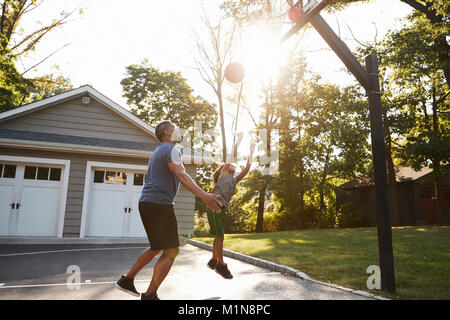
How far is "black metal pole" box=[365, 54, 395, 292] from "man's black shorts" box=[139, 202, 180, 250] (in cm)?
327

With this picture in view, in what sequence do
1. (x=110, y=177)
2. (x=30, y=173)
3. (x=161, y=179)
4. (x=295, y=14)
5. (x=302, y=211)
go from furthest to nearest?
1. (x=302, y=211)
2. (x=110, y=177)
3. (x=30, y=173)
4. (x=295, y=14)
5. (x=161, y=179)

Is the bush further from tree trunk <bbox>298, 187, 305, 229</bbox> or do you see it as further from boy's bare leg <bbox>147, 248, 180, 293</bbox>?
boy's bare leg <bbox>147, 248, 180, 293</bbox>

---

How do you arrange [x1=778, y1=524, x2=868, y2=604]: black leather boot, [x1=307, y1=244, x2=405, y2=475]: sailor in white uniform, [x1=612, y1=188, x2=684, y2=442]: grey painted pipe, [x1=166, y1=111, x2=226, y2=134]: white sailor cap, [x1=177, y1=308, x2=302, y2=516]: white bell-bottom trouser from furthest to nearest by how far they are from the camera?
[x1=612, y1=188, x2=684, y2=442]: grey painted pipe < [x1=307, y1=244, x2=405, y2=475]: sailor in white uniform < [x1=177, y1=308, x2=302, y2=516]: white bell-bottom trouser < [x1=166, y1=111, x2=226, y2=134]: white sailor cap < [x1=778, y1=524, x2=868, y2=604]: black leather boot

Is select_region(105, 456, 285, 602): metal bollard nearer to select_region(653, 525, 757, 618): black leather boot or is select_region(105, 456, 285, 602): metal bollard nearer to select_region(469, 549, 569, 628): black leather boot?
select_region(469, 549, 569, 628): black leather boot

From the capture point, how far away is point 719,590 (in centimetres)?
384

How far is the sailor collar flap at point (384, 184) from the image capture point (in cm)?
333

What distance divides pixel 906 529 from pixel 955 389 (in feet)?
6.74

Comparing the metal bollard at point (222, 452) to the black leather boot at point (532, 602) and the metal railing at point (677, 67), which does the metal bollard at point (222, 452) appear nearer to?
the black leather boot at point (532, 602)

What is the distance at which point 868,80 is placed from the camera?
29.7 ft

* * *

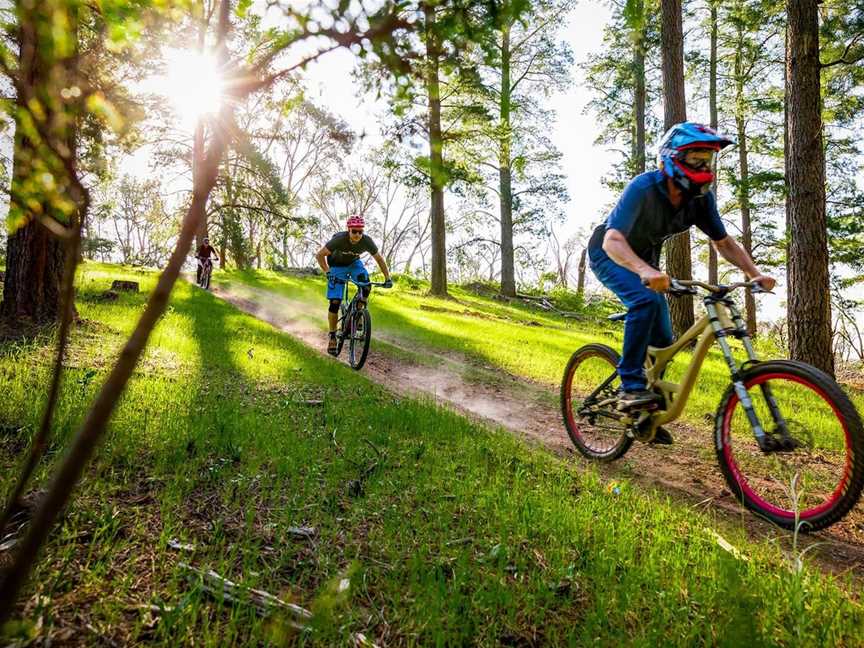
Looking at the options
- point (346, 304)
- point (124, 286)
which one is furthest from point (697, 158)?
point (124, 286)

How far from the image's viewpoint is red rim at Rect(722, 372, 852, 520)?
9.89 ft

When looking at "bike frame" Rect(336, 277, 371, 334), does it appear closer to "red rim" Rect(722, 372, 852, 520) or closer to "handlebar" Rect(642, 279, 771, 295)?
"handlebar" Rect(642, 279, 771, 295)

AIM | Identify each line of the data above that contains the word "camera", and copy those lines.

OUTPUT FOR THIS EXERCISE |
How do you arrange [x1=778, y1=524, x2=868, y2=604]: black leather boot, [x1=307, y1=244, x2=405, y2=475]: sailor in white uniform, [x1=612, y1=188, x2=684, y2=442]: grey painted pipe, [x1=166, y1=111, x2=226, y2=134]: white sailor cap, [x1=177, y1=308, x2=302, y2=516]: white bell-bottom trouser from furthest to nearest by how far they are from the camera?
What is the distance at which point 868,80 is placed from the camera?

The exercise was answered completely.